## What needs to be done
Quote the data below in full, please, without altering anything.

◆ ◆ ◆ ◆ ◆ ◆ ◆

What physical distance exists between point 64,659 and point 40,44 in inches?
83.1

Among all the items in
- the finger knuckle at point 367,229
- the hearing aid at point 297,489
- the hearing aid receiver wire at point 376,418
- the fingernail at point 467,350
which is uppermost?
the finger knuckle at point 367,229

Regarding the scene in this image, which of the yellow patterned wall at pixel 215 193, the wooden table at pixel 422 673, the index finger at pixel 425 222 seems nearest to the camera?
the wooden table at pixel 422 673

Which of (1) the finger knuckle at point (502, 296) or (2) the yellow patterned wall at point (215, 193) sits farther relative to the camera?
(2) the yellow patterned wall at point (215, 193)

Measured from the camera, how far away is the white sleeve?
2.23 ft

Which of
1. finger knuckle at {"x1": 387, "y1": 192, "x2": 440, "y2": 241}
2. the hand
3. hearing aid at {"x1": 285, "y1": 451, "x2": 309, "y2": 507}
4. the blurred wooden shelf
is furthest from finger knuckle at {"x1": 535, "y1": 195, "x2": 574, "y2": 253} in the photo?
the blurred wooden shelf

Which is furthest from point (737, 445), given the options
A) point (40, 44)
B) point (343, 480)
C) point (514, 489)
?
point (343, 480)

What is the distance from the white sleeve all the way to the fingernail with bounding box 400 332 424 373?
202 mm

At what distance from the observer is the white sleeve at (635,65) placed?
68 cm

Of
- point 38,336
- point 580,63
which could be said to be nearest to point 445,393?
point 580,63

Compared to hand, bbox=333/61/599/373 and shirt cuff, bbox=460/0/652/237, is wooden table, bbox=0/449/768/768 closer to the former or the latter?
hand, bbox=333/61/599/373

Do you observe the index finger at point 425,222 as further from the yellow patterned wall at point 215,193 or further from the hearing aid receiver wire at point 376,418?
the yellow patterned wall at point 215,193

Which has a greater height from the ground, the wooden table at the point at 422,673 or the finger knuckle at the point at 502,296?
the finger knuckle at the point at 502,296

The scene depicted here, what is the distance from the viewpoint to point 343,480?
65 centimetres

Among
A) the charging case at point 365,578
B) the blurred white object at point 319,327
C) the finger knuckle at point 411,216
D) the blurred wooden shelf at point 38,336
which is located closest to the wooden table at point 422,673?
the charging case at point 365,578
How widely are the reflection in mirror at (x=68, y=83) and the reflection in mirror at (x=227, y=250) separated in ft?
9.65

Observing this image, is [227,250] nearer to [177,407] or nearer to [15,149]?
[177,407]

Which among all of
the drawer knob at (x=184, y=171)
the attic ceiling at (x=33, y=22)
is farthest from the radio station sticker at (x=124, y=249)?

◆ ◆ ◆ ◆ ◆ ◆ ◆

## Expected answer
What physical distance exists between point 64,659 and point 40,44 in inches?
83.1

Among all the items in
- the finger knuckle at point 367,229
- the hearing aid at point 297,489
- the hearing aid receiver wire at point 376,418
- the fingernail at point 467,350
which is uppermost?
the finger knuckle at point 367,229

Regarding the scene in this image, which of the yellow patterned wall at pixel 215 193, the wooden table at pixel 422 673, the index finger at pixel 425 222 seems nearest to the camera?
the wooden table at pixel 422 673

Which of (1) the finger knuckle at point (502, 296) or (2) the yellow patterned wall at point (215, 193) sits farther relative to the camera?
(2) the yellow patterned wall at point (215, 193)

Measured from the camera, how far away is the white sleeve?
2.23 ft

Which of
1. finger knuckle at {"x1": 387, "y1": 192, "x2": 440, "y2": 241}
2. the hand
3. hearing aid at {"x1": 285, "y1": 451, "x2": 309, "y2": 507}
4. the blurred wooden shelf
is furthest from finger knuckle at {"x1": 535, "y1": 195, "x2": 574, "y2": 253} in the photo?
the blurred wooden shelf

Which is furthest from point (737, 445), given the options
A) point (40, 44)
B) point (343, 480)
C) point (514, 489)
?
point (343, 480)

What is the distance from the white sleeve all the way to the fingernail with bounding box 400 332 424 373?
202 mm

At what distance from the observer is the white sleeve at (635,65) placed?
68 cm

Of
- point 38,336
- point 580,63
which could be said to be nearest to point 445,393?
point 580,63

Compared to hand, bbox=333/61/599/373 and shirt cuff, bbox=460/0/652/237, is wooden table, bbox=0/449/768/768 closer to the former or the latter?
hand, bbox=333/61/599/373

Do you observe the index finger at point 425,222 as further from the yellow patterned wall at point 215,193 or further from the hearing aid receiver wire at point 376,418?
the yellow patterned wall at point 215,193

Which has a greater height from the ground, the wooden table at the point at 422,673 or the finger knuckle at the point at 502,296?
the finger knuckle at the point at 502,296

The scene depicted here, what is the distance from the viewpoint to point 343,480?
65 centimetres

Among
A) the charging case at point 365,578
B) the blurred white object at point 319,327
C) the finger knuckle at point 411,216
D) the blurred wooden shelf at point 38,336
which is located closest to the wooden table at point 422,673?
the charging case at point 365,578
How widely are the reflection in mirror at (x=68, y=83) and the reflection in mirror at (x=227, y=250) separated in ft?
9.65

Observing this image, is [227,250] nearer to [177,407] or nearer to [15,149]?
[177,407]

Which among all of
the drawer knob at (x=184, y=171)
the attic ceiling at (x=33, y=22)
is farthest from the radio station sticker at (x=124, y=249)?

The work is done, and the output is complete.